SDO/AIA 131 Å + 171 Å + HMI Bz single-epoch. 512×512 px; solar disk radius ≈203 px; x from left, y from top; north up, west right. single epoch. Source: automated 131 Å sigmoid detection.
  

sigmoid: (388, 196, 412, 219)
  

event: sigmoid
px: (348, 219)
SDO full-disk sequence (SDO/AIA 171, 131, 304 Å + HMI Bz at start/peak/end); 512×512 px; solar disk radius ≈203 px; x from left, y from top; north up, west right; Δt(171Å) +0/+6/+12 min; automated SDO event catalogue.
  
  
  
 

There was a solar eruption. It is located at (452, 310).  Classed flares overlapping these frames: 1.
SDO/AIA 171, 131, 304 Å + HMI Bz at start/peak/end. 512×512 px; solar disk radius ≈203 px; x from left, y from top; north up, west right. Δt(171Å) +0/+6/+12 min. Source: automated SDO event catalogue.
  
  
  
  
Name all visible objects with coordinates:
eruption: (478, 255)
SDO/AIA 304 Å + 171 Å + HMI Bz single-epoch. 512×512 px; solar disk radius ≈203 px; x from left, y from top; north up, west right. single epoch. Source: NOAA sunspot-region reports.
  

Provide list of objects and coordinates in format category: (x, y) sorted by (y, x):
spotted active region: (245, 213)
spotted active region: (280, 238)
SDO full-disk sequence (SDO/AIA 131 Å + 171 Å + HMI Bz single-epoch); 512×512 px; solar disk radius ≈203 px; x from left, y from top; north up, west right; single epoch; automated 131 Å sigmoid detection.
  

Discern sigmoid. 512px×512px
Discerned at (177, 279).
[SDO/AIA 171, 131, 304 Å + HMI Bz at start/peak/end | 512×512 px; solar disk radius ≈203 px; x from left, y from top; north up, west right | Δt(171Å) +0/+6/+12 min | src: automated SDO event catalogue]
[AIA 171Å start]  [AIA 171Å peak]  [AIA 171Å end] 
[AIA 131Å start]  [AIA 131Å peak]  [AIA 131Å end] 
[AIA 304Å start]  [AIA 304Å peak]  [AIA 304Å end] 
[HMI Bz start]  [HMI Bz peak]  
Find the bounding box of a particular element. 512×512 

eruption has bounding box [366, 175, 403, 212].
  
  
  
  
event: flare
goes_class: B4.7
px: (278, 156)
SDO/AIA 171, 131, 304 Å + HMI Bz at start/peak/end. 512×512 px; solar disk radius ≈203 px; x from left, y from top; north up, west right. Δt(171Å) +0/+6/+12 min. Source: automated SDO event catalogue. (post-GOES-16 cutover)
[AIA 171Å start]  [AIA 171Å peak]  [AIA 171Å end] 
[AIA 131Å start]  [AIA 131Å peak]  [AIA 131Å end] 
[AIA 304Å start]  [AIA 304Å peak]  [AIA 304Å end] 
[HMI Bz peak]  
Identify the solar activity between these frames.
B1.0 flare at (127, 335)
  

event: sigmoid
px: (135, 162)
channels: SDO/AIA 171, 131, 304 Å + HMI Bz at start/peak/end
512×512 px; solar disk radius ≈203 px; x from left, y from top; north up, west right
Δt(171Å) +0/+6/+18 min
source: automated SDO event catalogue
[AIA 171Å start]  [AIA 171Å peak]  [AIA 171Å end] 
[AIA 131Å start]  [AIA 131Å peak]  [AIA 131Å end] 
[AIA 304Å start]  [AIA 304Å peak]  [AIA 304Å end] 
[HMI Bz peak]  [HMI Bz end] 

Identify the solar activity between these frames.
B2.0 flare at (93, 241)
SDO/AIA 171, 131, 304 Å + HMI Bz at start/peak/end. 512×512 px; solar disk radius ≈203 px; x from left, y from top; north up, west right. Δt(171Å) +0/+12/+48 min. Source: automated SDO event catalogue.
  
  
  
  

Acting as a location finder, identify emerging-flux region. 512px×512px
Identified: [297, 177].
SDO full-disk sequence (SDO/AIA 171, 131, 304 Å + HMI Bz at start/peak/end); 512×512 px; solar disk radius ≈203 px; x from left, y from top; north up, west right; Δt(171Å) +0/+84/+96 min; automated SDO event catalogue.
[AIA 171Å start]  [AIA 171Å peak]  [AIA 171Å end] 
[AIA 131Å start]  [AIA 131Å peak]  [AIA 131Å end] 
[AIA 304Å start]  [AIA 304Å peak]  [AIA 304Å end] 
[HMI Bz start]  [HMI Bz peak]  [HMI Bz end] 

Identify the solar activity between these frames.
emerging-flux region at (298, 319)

▶ **Problem to solve**
Return, please, the lines of the data from the first through the line containing "There was a", both kept, exactly as they stand and nothing more.

▶ **The completed task**
SDO/AIA 131 Å + 171 Å + HMI Bz single-epoch. 512×512 px; solar disk radius ≈203 px; x from left, y from top; north up, west right. single epoch. Source: automated 131 Å sigmoid detection.
  

sigmoid: (388, 196, 412, 219)
  

event: sigmoid
px: (348, 219)
SDO full-disk sequence (SDO/AIA 171, 131, 304 Å + HMI Bz at start/peak/end); 512×512 px; solar disk radius ≈203 px; x from left, y from top; north up, west right; Δt(171Å) +0/+6/+12 min; automated SDO event catalogue.
  
  
  
 

There was a solar eruption. It is located at (452, 310).  Classed flares overlapping these frames: 1.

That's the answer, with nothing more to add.